As I wrote, the built-in SQL length() is UTF-aware already, so the UTF rules I mention above are already in SQLite's code base.
So the pragma I'm hoping for is using existing pragmas to craft queries that return all values
(since SQLite is flexibly-typed, we can't restrict ourselves to just text-typed columns...), and scan the bytes for UTF-ness.

I know, easier said that done, especially to 100% MC/DC coverage, since in SQLite's core.
I'm merelly thinking aloud, and I'm used to being ignored on this forum by now.

I'm not sure how much should be said about this

Well, given the above, the encoding of the .dump output in not even UTF, it is whatever the text values contain...
Because again, UTF-ness is not enforced in SQLite. So it's even more ambiguous than ASCII or UTF-8.

At the very least, there should be warnings about the possibility of that output to be in no defined encoding at all,
since depends on text values themselves, which can be anything basically.
(the line between text and blob is tenuous in SQLite, while it's not in other DBs)

Also there won't be a BOM if uses non-ASCII multi-byte UTF-8 codepoint.

An option to .dump to force ASCII output, which char(X) for (valid) UTF-8 codepoints would be nice.
I don't recall if there's a way to escape/encode arbitrary bytes in text literals (x'...' implies a blob value if I recall correctly).
.dump is at least specific to the CLI, so not subject to 100% MD/DC :)

(5) By Larry Brasfield (larrybr) on 2021-11-08 16:59:44 in reply to 4 [link] [source]

This has been fixed

I don't see it on the live site, it's probably on Draft only. I didn't check the timeline.

It's in the docs repository, to be published in due course. (Minor changes are not normally published immediately.)

I'm not sure how much should be said about this

Well, given the above, the encoding of the .dump output in not even UTF, it is whatever the text values contain...
Because again, UTF-ness is not enforced in SQLite. So it's even more ambiguous than ASCII or UTF-8.

The .dump output data are returns from sqlite3_column_text(...), which are nominally UTF-8 for differing overall DB text encodings. Here, "nominally" means when text inputs have consisted of valid code point sequences. For DB encodings other than SQLITE_UTF8, those returns will be translated from the raw stored content.

I don't think it should be .dump's job (or option) to somehow filter invalid UTF-8 text that has been stored by users. It's job is simple, restricted to producing a text representation of the existing DB.

Also there won't be a BOM if uses non-ASCII multi-byte UTF-8 codepoint.

I suppose a --bom option might make sense for the .dump command.

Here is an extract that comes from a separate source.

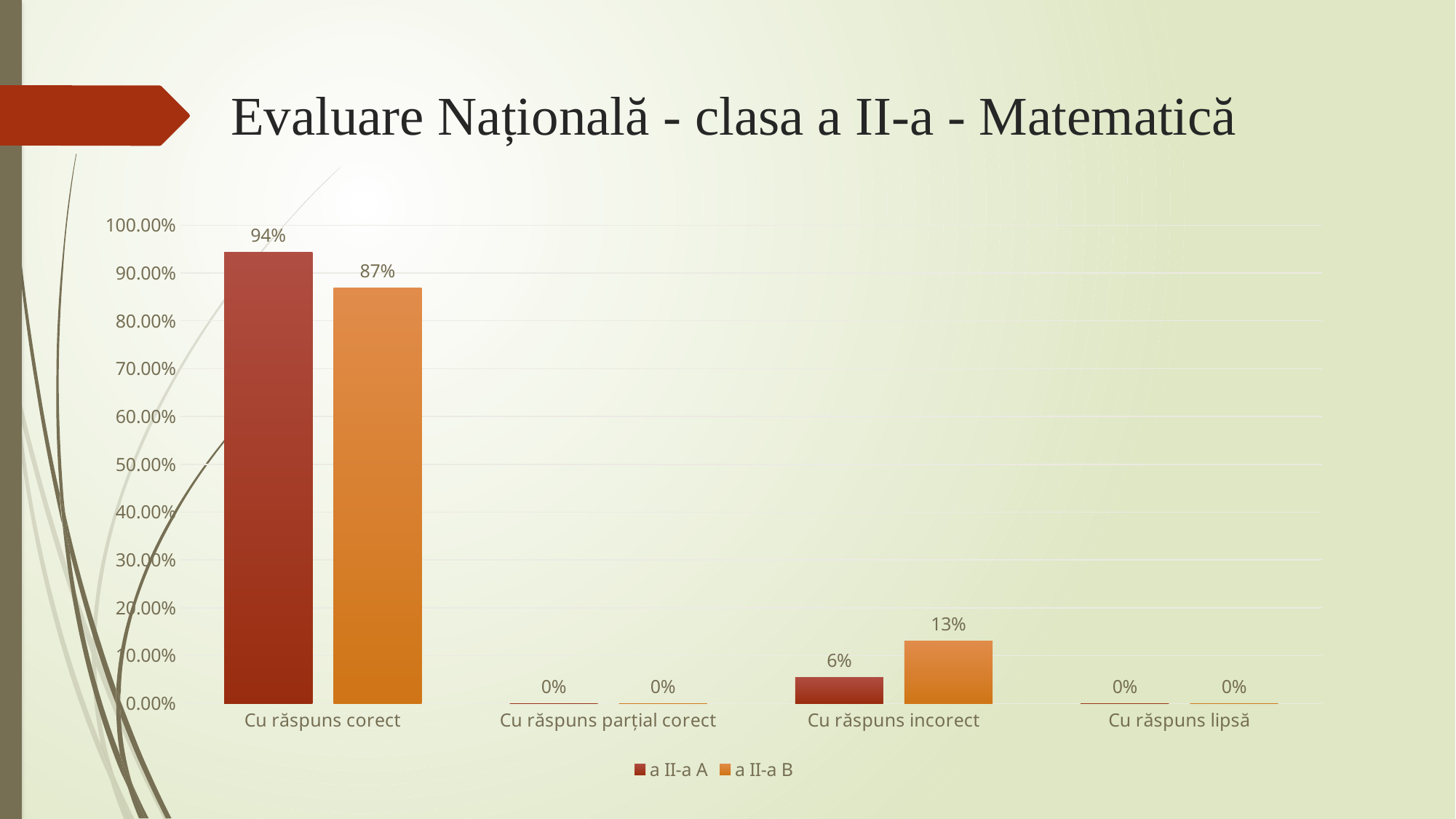
Which category has the highest value for a II-a B? Cu răspuns corect What is the value for a II-a A in the 'Cu răspuns corect' category? 94% Which series has the larger value in the 'Cu răspuns incorect' category, a II-a A or a II-a B? a II-a B What is the difference between a II-a B and a II-a A in the 'Cu răspuns incorect' category? 7% What is the value for a II-a A in the 'Cu răspuns lipsă' category? 0% How many series does the legend list? 2 What is the value for a II-a B in the 'Cu răspuns incorect' category? 13% How many categories are shown on the x axis? 4 What is the value for a II-a A in the 'Cu răspuns incorect' category? 6% What is the difference between a II-a A and a II-a B in the 'Cu răspuns corect' category? 7% What is the value for a II-a B in the 'Cu răspuns corect' category? 87% What kind of chart is shown on the slide? Bar chart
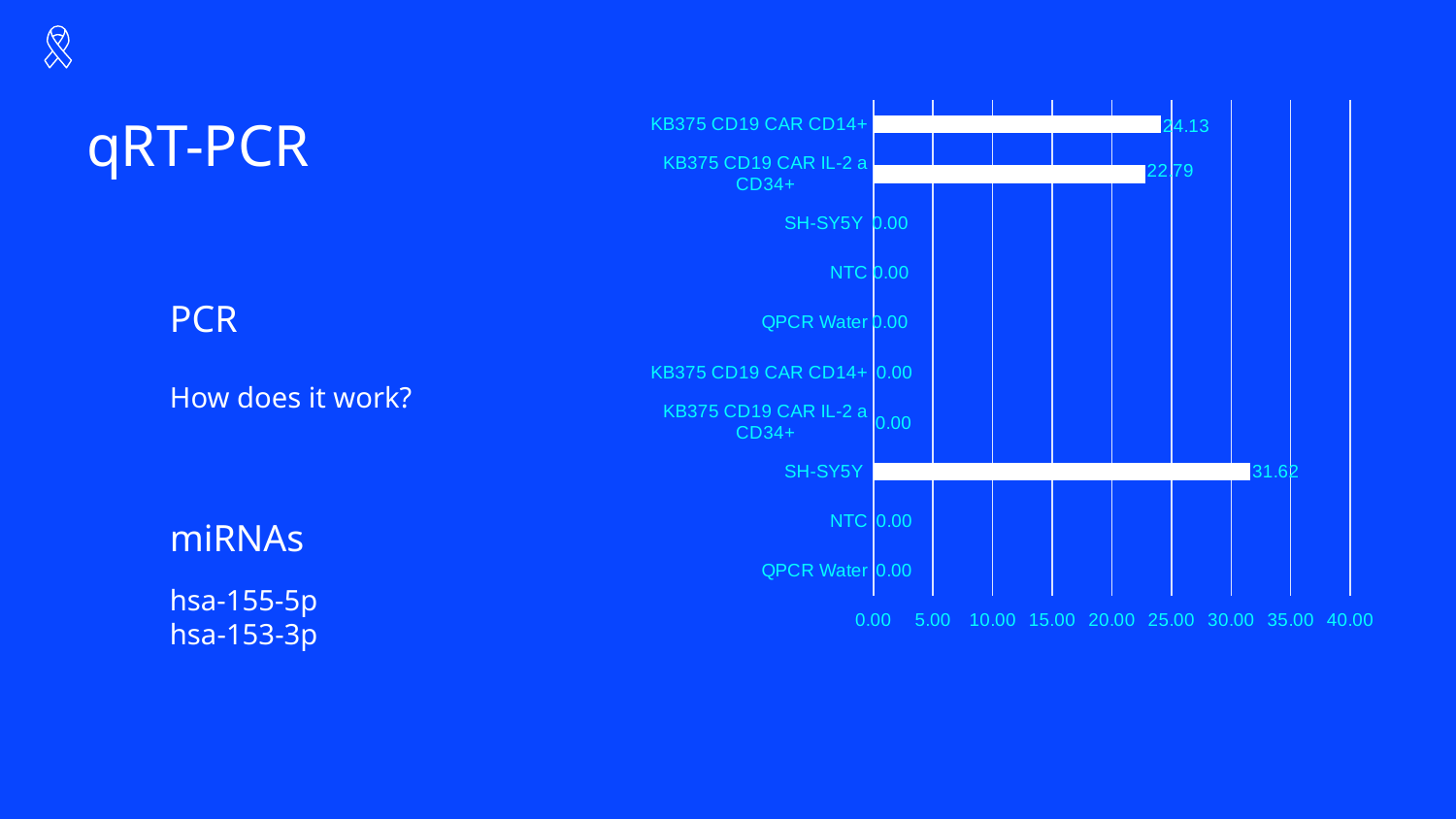
How many bars (categories) are plotted in the chart? 10 How many bars in the chart have a value of 0.00? 7 What kind of chart is shown on the slide? bar chart Is the value of the SH-SY5Y bar in the lower group greater or less than 30.00? greater What is the value of the second bar from the top, labelled KB375 CD19 CAR IL-2 a CD34+? 22.79 What is the value of the SH-SY5Y bar in the lower group of categories? 31.62 What is the largest tick value shown on the horizontal axis? 40.00 What is the difference between the highest value (31.62) and the topmost bar's value (24.13)? 7.49 Which category has the highest value in the chart? SH-SY5Y (lower group) What is the difference between the topmost KB375 CD19 CAR CD14+ bar (24.13) and the KB375 CD19 CAR IL-2 a CD34+ bar directly below it (22.79)? 1.34 What is the value of the topmost bar, labelled KB375 CD19 CAR CD14+? 24.13 In the top group, which is larger: the KB375 CD19 CAR CD14+ bar or the KB375 CD19 CAR IL-2 a CD34+ bar? KB375 CD19 CAR CD14+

However, given that its output will normally be either subject to much further processing or fed directly to sqlite3, I do not yet see real value or necessity for that.

[general point that invalid code point treatment should be documented]

The fact that SQLite stores text as given to it, with possible translation between encoding schemes but no rejection of technically invalid code points, deserves mention somewhere. My hesitation is against cluttering the docs with this level of detail wherever the terms "UTF-8" or "UTF-16*" are used. I will find a place to mention this behavior, and maybe link to it where use of those terms might lead to false expectations.

... there should be a pragma to check basic UTF-8 (and UTF-16) of text values, which ...
I'm merely thinking aloud, and I'm used to being ignored on this forum by now.

This deserves a separate thread, and attention for a post-3.37 release.